TASK MATERIAL:
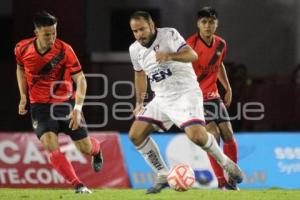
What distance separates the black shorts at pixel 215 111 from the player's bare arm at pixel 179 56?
5.32ft

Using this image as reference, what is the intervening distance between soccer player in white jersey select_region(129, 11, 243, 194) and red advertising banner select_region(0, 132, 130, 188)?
12.6 ft

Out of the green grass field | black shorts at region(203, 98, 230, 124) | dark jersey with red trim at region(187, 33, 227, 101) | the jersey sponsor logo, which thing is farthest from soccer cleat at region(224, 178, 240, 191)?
the jersey sponsor logo

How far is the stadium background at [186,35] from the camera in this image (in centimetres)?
1362

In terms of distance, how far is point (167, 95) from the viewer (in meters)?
9.65

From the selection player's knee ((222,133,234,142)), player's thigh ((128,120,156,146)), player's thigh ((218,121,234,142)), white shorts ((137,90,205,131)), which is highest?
white shorts ((137,90,205,131))

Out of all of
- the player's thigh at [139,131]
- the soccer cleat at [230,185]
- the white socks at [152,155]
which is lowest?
the soccer cleat at [230,185]

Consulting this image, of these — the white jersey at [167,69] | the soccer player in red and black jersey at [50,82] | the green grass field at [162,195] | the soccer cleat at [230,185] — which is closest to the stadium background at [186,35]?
the soccer cleat at [230,185]

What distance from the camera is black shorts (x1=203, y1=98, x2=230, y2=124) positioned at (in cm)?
1094

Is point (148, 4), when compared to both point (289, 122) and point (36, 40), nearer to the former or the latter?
point (289, 122)

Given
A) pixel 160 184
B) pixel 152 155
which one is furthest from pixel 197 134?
pixel 160 184

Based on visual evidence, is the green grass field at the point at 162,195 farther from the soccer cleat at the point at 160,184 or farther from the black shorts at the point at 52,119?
the black shorts at the point at 52,119

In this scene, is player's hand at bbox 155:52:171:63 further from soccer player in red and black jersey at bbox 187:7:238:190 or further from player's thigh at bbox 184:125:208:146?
soccer player in red and black jersey at bbox 187:7:238:190

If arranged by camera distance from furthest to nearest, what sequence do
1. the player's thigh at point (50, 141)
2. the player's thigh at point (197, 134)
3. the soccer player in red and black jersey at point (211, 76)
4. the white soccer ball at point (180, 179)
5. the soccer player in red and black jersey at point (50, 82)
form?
the soccer player in red and black jersey at point (211, 76)
the soccer player in red and black jersey at point (50, 82)
the player's thigh at point (50, 141)
the white soccer ball at point (180, 179)
the player's thigh at point (197, 134)

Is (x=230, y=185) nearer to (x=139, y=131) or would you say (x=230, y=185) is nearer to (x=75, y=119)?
(x=139, y=131)
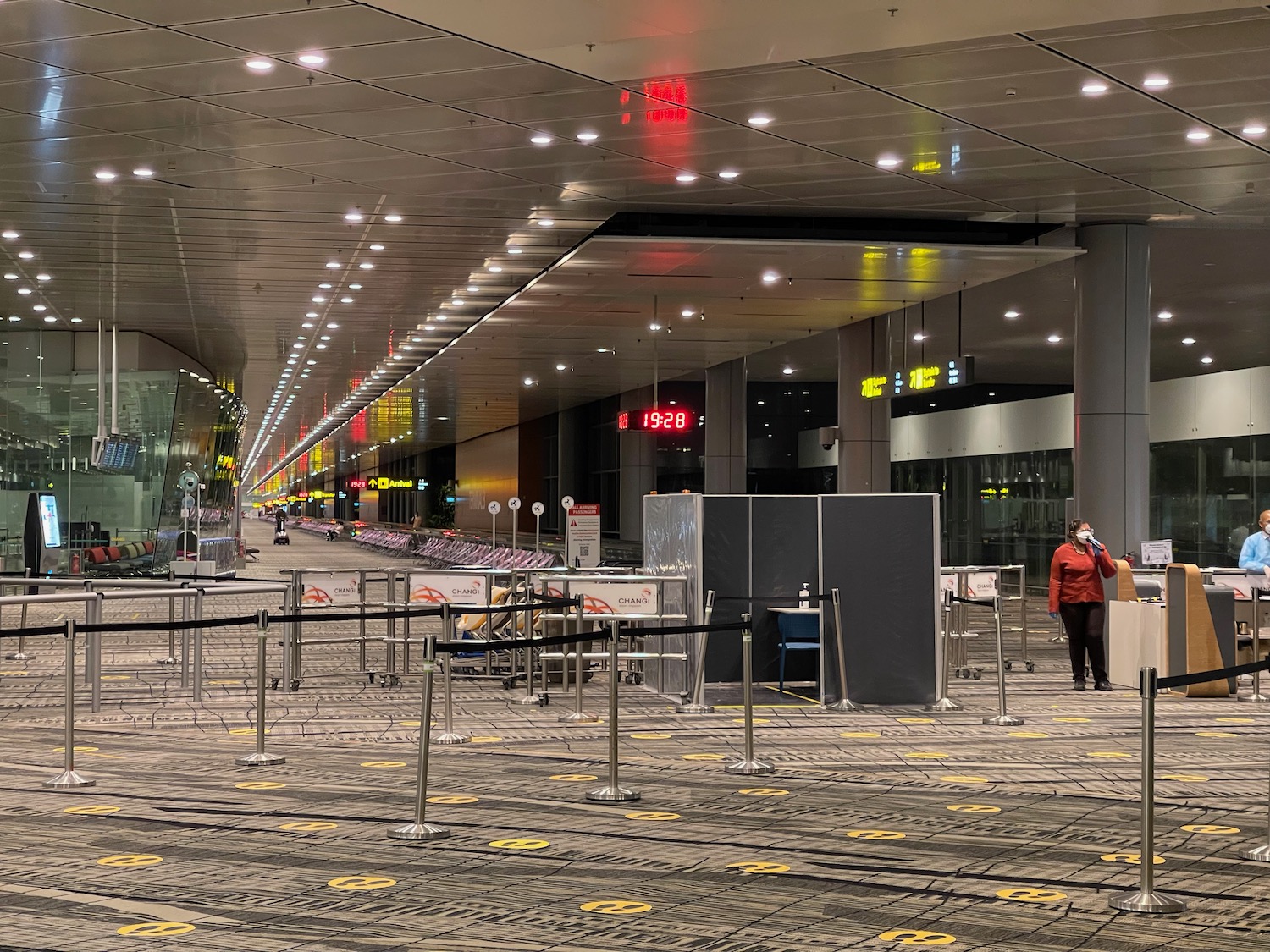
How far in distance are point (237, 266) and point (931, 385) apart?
11559mm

STATED EXERCISE: From the line that contains "Is (x=230, y=185)" to the end of the material above, output every line exactly, both ends included, but leave out any pictures.

EXERCISE OUTPUT:
Is (x=230, y=185) nearer to (x=139, y=131) or would you say (x=230, y=185) is nearer to (x=75, y=119)?
(x=139, y=131)
How far in distance are point (237, 266) and point (931, 385) apart?
11559mm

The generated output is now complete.